Easy French Onion Chicken tops juicy chicken thighs with sweet and savory caramelized onions in an easy to make, seven-ingredient, one pan dish.
Preheat oven to 375 F.
Heat a large cast iron skillet (or another heavy, oven safe skillet) over medium-high heat on the stove. Add butter and 1 tbsp canola oil. When butter is completely melted, add the onions, and use a wooden spoon to gently separate the pieces. Cook over medium heat, stirring occasionally. After about 5 minutes, add a pinch of salt, and continue to cook until brown, about 15 minutes. Remove onions and set aside in a bowl.

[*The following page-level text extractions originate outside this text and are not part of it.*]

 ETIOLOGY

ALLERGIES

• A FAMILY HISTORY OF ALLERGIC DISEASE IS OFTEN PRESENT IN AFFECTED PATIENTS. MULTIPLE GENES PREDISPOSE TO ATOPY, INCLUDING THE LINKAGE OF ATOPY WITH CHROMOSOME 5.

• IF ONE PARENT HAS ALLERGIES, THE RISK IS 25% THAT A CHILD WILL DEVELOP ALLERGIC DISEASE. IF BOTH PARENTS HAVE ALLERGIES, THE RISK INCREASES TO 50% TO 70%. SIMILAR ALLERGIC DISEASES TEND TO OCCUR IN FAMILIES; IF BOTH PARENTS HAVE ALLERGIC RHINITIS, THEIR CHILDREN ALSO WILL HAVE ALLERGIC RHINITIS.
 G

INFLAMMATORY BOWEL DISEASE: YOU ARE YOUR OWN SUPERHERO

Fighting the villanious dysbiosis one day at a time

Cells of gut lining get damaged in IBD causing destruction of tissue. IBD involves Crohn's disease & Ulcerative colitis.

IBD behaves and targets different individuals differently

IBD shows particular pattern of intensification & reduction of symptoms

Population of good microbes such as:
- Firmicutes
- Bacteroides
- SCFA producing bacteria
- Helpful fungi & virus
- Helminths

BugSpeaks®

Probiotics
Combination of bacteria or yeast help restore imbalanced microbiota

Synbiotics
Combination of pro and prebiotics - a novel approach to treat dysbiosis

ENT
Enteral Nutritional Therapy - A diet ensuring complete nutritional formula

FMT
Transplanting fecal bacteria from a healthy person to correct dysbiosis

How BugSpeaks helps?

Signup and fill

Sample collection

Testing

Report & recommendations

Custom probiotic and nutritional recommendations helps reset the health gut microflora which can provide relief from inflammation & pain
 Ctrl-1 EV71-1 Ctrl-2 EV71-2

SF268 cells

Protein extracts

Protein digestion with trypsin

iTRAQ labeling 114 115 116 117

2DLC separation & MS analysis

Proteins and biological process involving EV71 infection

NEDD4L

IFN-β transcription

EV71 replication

Lightly season the chicken pieces with salt and pepper. Add 2 tbsp canola oil to the skillet, and raise heat to medium-high. Add flour to a dish (I used a baking dish with raised sides), and gently coat each piece of chicken in the flour, shaking off the excess (use tongs to make this mess-free). Place about half of the coated pieces of chicken in the skillet, and cook on each side for about 4 minutes until browned. Remove the browned pieces to a new dish, and repeat the process with the remaining chicken pieces.
When all of the chicken has been browned and set aside, deglaze the pan by adding the white wine, and use a wooden spoon to scrape up browned bits from the bottom. Cook for 1-2 minutes, then add all of the chicken pieces to the skillet (I had to really squish mine in there). Cook the chicken in the wine for about 2 minutes on each side. Top the chicken evenly with the browned onions, and place in the oven for 20-25 minutes until cooked through.
If using cheese, remove the pan from the oven, spread the cheese evenly over the top, and place back in the oven for 3-4 minutes until the cheese has melted.
Serve chicken with onions and cheese on its own, or with a side salad or another green vegetable.
Calorie data includes optional cheese. Without cheese, there are 533 calories per serving.